Selected excerpt
◆ ◆ ◆ ◆ ◆
02/12/2015 Christine Richardson

The recent launch of H&M’s collaboration with Balmain saw thousands of fashion-obsessed shoppers line up for hours for the mere chance to snag a piece from the collection. Since the retailer’s first designer collaboration with Karl Lagerfeld in 2004, the hype has grown exponentially, and the launches are now essentially the same circus as Wal-Mart on Black Friday, only with higher heels and more fur. Target has seen similar success with its own designer collaborations, which have included Alexander McQueen, Philip Lim and Missoni, among others. Cities like Paris, New York and even Montreal are usually too cool to show enthusiasm for anything, much less retail giants. So why do these designer collaborations see the coolest fashionistas camped out in the cold outside of fast-fashion chain stores not usually known for their glamour?

The most obvious explanation, and the one offered up by the marketing departments behind these collaborations, is that these big chains are able to bring designer labels to the masses at reasonable prices. That makes sense. This is what stores like H&M and Zara do every day. They bring runway looks to the market at a price the average person can afford. Even if designer collaborations tend to sell for two-to-three times the price of a store’s typical collection, it’s still a fraction of what you would pay for a true designer label.
◆ ◆ ◆ ◆ ◆
Requirement 1
Answer these questions from the article on designer collaborations, one line each:
(a) With which designer did H&M hold its first designer collaboration, and in what year?
(b) Which designers are named among Target's collaborations?
(c) How do designer collaborations tend to be priced compared with a store's typical collection?
Requirement 2
Put this sentence from the article on designer collaborations into Spanish: "They bring runway looks to the market at a price the average person can afford."
Requirement 3
Carry on the article on designer collaborations from its last sentence.
◆ ◆ ◆ ◆ ◆
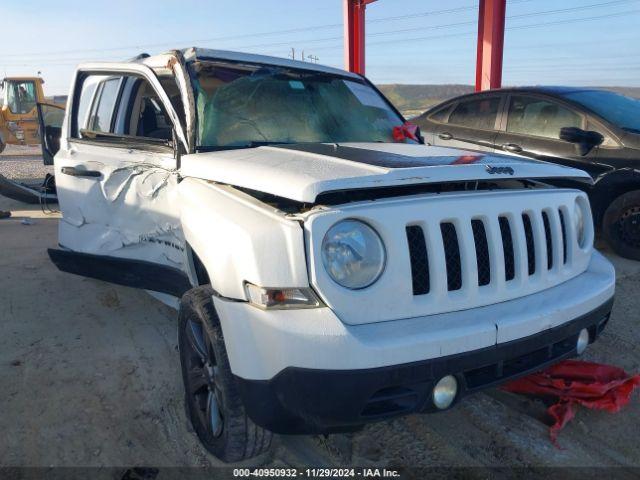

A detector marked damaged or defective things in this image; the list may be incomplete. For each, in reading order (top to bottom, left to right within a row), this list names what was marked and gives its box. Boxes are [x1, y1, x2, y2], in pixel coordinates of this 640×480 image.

crushed driver door [48, 62, 195, 298]
dented hood [179, 142, 592, 202]
damaged front bumper [214, 251, 616, 436]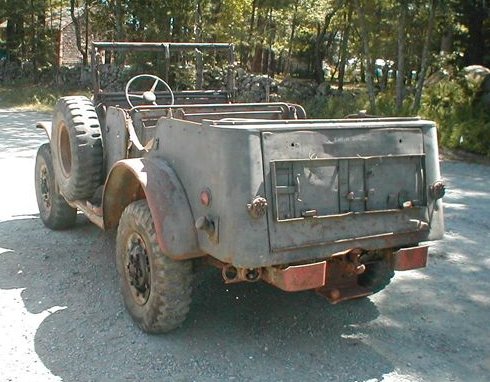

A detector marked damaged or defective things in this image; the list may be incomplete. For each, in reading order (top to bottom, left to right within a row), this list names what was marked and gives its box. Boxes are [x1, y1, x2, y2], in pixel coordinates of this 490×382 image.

rusty metal body [37, 41, 444, 302]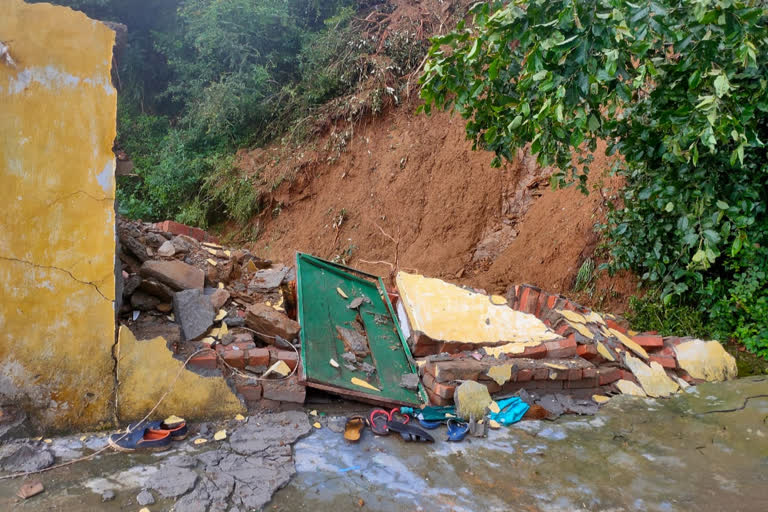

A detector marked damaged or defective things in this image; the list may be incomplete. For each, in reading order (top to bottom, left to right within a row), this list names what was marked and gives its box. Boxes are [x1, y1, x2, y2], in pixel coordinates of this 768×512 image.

cracked plaster wall [0, 0, 118, 432]
crack in wall [0, 255, 112, 302]
broken concrete slab [140, 260, 202, 292]
broken concrete slab [172, 288, 213, 340]
broken concrete slab [246, 302, 300, 342]
broken concrete slab [396, 272, 560, 356]
broken concrete slab [680, 338, 736, 382]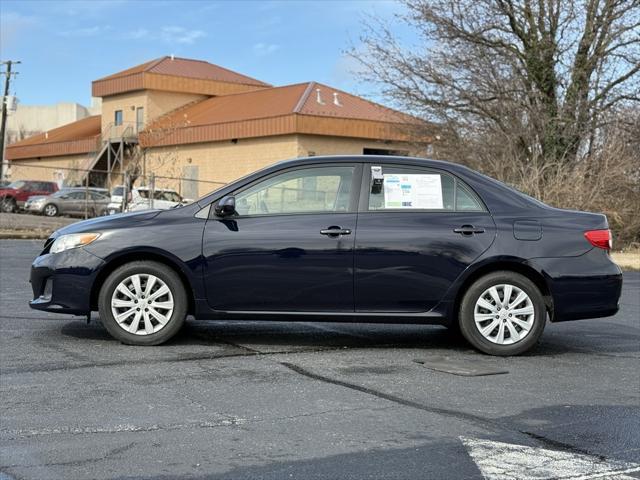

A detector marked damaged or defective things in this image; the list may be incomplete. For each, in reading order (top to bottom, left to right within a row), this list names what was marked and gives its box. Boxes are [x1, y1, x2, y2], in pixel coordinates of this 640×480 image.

patched asphalt [0, 240, 636, 480]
◆ ◆ ◆ ◆ ◆
Exercise answer 1
(a) Karl Lagerfeld, in 2004.
(b) Alexander McQueen, Philip Lim and Missoni.
(c) They tend to sell for two-to-three times the price of a store's typical collection.

Exercise answer 2
Llevan al mercado estilos de pasarela a un precio que una persona promedio puede pagar.

Exercise answer 3
Until you look on eBay. Pieces from these collaborations are listed for resale online for hundreds or even thousands of dollars within hours. And they sell! It’s not uncommon to see pieces selling for more than five times the original retail price. While I’m sure cost is a factor for many of the people lined up, it’s hard to argue that the appeal of these collections is purely economic when you have people who are clearly willing to pay full designer price for them.

So, if it’s not just price, it must be styling, right? Maybe everyone lined up outside a store or obsessively refreshing their web browsers saw the preview of a collection, fell in love with a piece and absolutely had to have that gold-embroidered velvet jacket. And I’m sure that’s the case for some people, but certainly not for all. Many shoppers at these launches are frantically grabbing anything that might fit and resorting to cocktail rings and clutches if all else fails, just to be sure they don’t leave empty-handed. Can you imagine how disappointing a cocktail ring must be after you’ve waited in line overnight?

But these shoppers never look disappointed in their selfies posted all over the internet. They don’t seem tired. They certainly don’t look like I would if I hadn’t had access to plumbing for 14 hours. They’re beaming. They’re proud. They can’t wait to show the world their shopping bag, regardless of what’s in it.

And that’s what this is really about. It’s not about the prices or even the pieces. The hype has somehow become about the hype itself. It’s about telling the world you care so much about fashion that you will line up and fight your way through the crowd for what is perceived to be a super-exclusive piece. And that’s the same image those eBay buyers are paying for.

Sure, they have to spend a little - okay, a lot - extra, but they still get to brag about their find and project the image of someone who will do just about anything to get that awesome jacket.